Excerpt to read:
- - - - -
However, the project went beyond these early, often negative, colonial relationships and shows how a more positive history has been created by the contribution of people from all over the Commonwealth to the development of Birmingham as a modern multicultural city.
A key objective was to involve and engage more people from a wider range of backgrounds (including those not usually interested in ‘heritage’) by working in partnership with a number of community-based organisations. The project delivered a wide range of events including guided tours, archive workshops at the Library of Birmingham, talks on Commonwealth and Lunar Society related topics and family events at Soho House.
The programme produced a film ‘Birmingham in Common’, showing how primary school children engaged with the subject, and a second film is in its final stages of production. The programme also created a new Lunar Society Birmingham Heritage Trail in the city centre, while Black History Walks Networks developed three new walks based on past and present of the Commonwealth: Equiano and the Enlightenment, The Jewel in the Crown Hockley (Jewellery Quarter) and Lock Stock and Barrel (gun quarter). A temporary exhibition – Lunar Legacies – was on display in the foyer of the Library of Birmingham for three months and will travel to local venues in 2024. The project finishes in spring 2024 and the final element is a community heritage art project, a group of local women are working on a large textile art piece at Soho House. The work will culminate in a final display on international women’s day.
Birmingham in Common
As part of the National Lottery Heritage Fund supported project 'Birmingham's Commonwealth Heritage - the Lunar Legacy', the Lunar Society initiated a schools' project called 'Birmingham in Common'. Interactive, hands-on workshops were delivered in local primary schools using archive documents, old photographs & images and objects. Handling these materials in small groups, pupils explored the history of Empire and links to the Commonwealth. This short film summarises the project and shows the children engaging in controversial subjects that impact all people living in Birmingham today. The long term legacy of the schools' project is a resource box, consisting of objects and a teaching resources, available to schools from the Birmingham Museums Trust’s ‘Museum in a Box’ (BMT School Loan Service).
A key objective is to involve and engage more people from a wider range of backgrounds (including those not usually interested in ‘heritage’) by working in partnership with a number of community-based organisations.”
- - - - -
Information provided:
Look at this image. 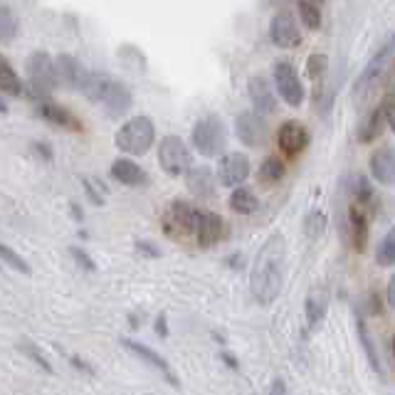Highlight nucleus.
- - - - -
Set problem 1:
Copy the part of the Birmingham heritage text that opens with the words "However, the project" and closes with "modern multicultural city.", word for word.
Set problem 2:
Do these statements agree with the Birmingham heritage text? Answer yes or no for each, quoting the deciding words.
(a) The Lunar Legacies exhibition was on display in the foyer of the Library of Birmingham for three months.
(b) Black History Walks Networks developed four new walks.
(c) The local women are making their textile art piece at the Library of Birmingham.
Set problem 3:
Answer these questions from the Birmingham heritage text.
(a) Where were the archive workshops held?
(b) What is the title of the film showing primary school children engaging with the subject?
(c) Which service makes the resource box available to schools?

Task response 1:
However, the project went beyond these early, often negative, colonial relationships and shows how a more positive history has been created by the contribution of people from all over the Commonwealth to the development of Birmingham as a modern multicultural city.

Task response 2:
(a) Yes: "was on display in the foyer of the Library of Birmingham for three months"
(b) No: "developed three new walks"
(c) No: "working on a large textile art piece at Soho House"

Task response 3:
(a) At the Library of Birmingham.
(b) 'Birmingham in Common'.
(c) The Birmingham Museums Trust’s ‘Museum in a Box’ (BMT School Loan Service).